State standing and willingness to sue to defend residents’ rights. Both Washington and Minnesota sued to defend their residents’ right to travel, using as one legal hook among others the interests of their state universities in associating and exchanging ideas with foreign teachers and students. They were joined by Massachusetts, Pennsylvania, New York, California, Connecticut, Delaware, Iowa, Illinois, Maryland, Maine, New Mexico, Oregon, Rhode Island, Virginia, Vermont, and the District of Columbia. The 9th Circuit upheld their standing to sue, on the basis of arguments that would apply equally to many other Federal measures that would impose document or permission requirements or other restrictions on the right of state residents to travel.
The REAL-ID Act and the right to fly without ID. The next battle in the fight for the right to travel will be over the convergence of the REAL-ID Act and TSA demands for ID to fly, as we discussed in comments we filed last month on the TSA’s back-door proposal for REAL-ID Act and ID-to-fly enforcement to begin with residents of states the DHS deems insufficiently compliant and who have don’t have other ID or who have lost or forgotten their ID or had it stolen.

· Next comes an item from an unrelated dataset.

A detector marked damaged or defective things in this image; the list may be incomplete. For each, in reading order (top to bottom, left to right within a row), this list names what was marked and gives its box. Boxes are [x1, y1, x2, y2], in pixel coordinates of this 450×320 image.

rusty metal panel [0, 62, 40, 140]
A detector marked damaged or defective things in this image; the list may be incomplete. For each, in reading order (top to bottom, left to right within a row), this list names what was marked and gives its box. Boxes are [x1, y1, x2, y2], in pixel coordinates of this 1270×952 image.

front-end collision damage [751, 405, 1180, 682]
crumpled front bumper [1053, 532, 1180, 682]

For more than a decade, the fight between Federal and state governments over the REAL-ID Act has played out in legislative debates. Now that the outlines of the likely REAL-ID Act litigation are becoming clear, it’s time for states to prepare to defend their residents’ right to travel by common carrier. Interesting, one of the states with a strong bi-partisan consensus against participating in a national ID database, and which is currently debating what to do about the REAL-ID Act, Minnesota, is one of the states that led the litigation against the #MuslimBan Executive Order restricting travel. And Minnesota is far from alone: Few states have complied with the REAL-ID Act, or want to do so.

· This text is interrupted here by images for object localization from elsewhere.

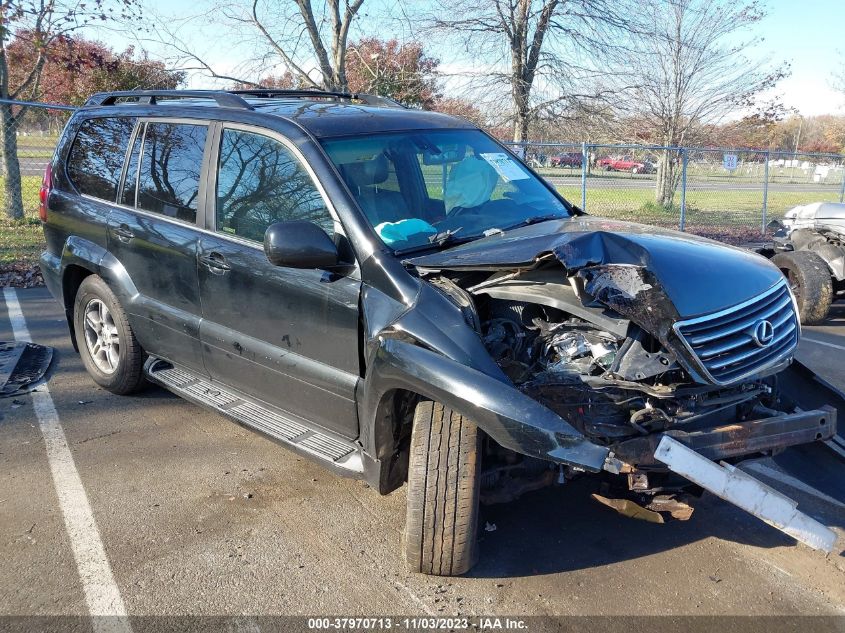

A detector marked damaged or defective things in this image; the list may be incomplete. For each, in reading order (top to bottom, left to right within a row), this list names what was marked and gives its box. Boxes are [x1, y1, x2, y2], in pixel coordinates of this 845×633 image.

damaged lexus suv [42, 90, 836, 576]
crumpled hood [406, 216, 780, 316]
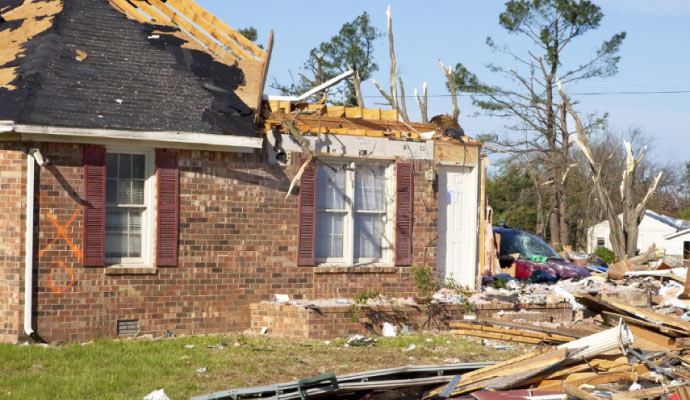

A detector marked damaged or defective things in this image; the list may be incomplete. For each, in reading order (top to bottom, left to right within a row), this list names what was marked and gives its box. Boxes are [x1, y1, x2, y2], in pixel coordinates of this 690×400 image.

torn roof [0, 0, 268, 136]
damaged brick house [0, 0, 484, 344]
torn roof [264, 101, 478, 144]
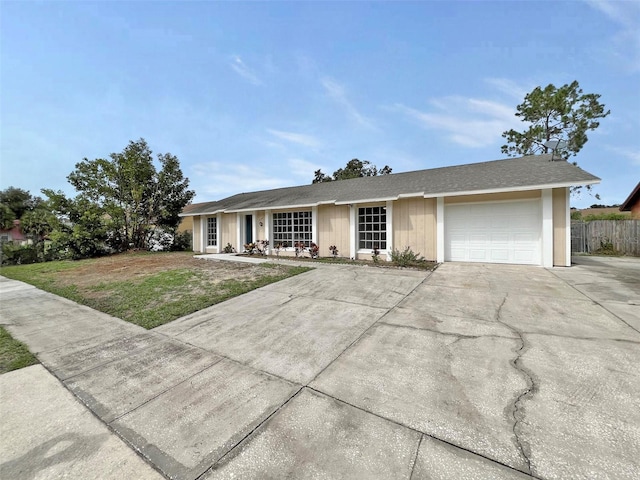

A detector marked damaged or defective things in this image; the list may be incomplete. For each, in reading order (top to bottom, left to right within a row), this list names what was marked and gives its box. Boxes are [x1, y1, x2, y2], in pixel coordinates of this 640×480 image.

cracked driveway [1, 258, 640, 480]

Rather than waiting until the Feds start trying to prevent residents of noncompliant states without ID from flying, as they are threatening to do starting in early 2018, states should start preparing their cases now, and bring preemptive Federal lawsuits to block Federal interference with their residents’ right to travel or Federal coercion of states to enforce restrictions on air travel by residents of blacklisted states. The litigation over restrictions on travel by citizens of blacklisted countries, and over immigration “sanctuary jurisdictions”, gives them a road map for these lawsuits.